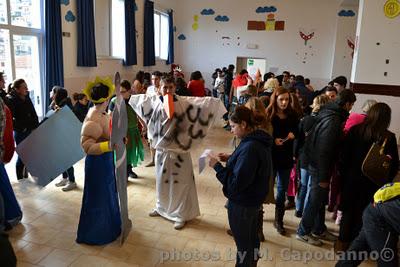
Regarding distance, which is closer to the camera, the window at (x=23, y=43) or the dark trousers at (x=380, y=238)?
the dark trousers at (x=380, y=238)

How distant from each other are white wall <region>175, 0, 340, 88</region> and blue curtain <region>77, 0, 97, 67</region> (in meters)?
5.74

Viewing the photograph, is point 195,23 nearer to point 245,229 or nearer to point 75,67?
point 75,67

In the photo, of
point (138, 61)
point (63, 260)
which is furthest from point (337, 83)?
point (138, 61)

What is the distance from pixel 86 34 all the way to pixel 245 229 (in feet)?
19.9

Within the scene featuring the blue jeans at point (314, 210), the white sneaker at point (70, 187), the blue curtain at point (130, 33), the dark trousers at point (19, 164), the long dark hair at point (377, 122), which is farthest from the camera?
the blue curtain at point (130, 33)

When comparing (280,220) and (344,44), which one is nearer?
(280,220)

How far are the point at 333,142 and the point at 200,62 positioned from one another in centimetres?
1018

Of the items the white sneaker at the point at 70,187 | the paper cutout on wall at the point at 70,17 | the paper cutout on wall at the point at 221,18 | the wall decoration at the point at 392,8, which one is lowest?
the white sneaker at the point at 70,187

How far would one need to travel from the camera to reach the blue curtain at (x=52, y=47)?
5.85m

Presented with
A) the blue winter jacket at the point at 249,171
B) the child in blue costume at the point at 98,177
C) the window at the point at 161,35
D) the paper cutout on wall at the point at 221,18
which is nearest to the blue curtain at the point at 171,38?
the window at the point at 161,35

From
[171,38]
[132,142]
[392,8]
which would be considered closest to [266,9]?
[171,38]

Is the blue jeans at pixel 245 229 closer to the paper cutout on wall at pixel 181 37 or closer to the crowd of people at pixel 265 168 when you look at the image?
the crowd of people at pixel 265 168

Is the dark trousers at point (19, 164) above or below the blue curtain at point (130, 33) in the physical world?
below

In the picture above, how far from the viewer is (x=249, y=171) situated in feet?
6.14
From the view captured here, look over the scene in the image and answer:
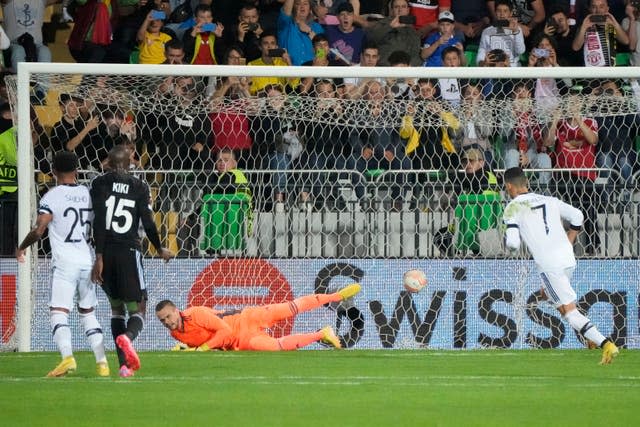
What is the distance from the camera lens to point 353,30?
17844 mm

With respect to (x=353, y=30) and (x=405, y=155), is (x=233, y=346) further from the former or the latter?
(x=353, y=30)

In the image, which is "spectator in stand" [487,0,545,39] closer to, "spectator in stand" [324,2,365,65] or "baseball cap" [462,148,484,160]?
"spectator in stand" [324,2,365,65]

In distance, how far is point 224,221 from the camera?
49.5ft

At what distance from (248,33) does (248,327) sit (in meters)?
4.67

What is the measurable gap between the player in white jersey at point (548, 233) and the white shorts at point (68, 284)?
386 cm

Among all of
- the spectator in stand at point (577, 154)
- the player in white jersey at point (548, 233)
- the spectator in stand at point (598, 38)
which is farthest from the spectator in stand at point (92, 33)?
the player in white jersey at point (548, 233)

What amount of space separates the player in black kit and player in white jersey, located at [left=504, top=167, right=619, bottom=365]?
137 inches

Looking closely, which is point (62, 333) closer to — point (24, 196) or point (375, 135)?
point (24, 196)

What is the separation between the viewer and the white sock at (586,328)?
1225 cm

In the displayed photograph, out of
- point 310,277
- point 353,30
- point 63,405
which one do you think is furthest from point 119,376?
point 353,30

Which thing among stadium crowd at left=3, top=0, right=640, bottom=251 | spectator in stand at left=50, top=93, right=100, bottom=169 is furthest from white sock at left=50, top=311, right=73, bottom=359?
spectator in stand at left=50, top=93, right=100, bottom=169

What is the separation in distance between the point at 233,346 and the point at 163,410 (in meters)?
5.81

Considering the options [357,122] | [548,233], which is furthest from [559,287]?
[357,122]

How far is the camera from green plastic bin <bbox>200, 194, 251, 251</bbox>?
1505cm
########################################
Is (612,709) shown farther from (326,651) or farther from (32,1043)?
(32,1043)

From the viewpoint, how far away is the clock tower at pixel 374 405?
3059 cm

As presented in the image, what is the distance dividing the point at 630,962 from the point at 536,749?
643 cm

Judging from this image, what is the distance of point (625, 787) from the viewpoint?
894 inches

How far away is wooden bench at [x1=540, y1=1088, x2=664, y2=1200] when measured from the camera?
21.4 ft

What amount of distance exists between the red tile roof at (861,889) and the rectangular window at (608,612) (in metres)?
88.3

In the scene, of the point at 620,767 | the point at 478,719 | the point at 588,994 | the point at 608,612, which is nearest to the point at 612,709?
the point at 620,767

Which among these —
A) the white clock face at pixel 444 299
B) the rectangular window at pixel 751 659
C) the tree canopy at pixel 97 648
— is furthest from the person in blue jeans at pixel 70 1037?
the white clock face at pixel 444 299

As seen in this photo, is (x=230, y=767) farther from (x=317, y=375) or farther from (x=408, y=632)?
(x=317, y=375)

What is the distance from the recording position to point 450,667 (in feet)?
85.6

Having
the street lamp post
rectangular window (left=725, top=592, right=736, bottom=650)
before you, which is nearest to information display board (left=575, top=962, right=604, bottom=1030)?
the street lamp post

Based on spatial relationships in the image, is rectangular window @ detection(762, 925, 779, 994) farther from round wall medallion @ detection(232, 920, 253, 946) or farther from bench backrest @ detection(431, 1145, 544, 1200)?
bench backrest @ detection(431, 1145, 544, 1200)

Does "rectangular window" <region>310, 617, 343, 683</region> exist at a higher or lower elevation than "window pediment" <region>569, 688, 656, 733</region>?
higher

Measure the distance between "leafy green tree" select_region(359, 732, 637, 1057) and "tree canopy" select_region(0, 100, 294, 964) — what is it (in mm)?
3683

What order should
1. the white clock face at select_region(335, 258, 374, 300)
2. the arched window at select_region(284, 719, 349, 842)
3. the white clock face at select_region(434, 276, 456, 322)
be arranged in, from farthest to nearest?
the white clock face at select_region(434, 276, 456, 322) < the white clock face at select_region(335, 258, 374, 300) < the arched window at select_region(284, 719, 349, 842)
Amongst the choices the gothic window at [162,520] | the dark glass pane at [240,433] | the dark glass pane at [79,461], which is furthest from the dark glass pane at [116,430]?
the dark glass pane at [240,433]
########################################
## TASK DIRECTIONS
Locate each line in the entries above that contains the word "jersey" and copy those lines out. Capitalization matters for a match.

## WRITTEN RESPONSE
What is the measurable gap between the player in white jersey at point (548, 233) and the white shorts at point (68, 284)?
- the player in white jersey at point (548, 233)
the player in white jersey at point (548, 233)
What amount of space separates the player in black kit and player in white jersey, located at [left=504, top=167, right=619, bottom=365]?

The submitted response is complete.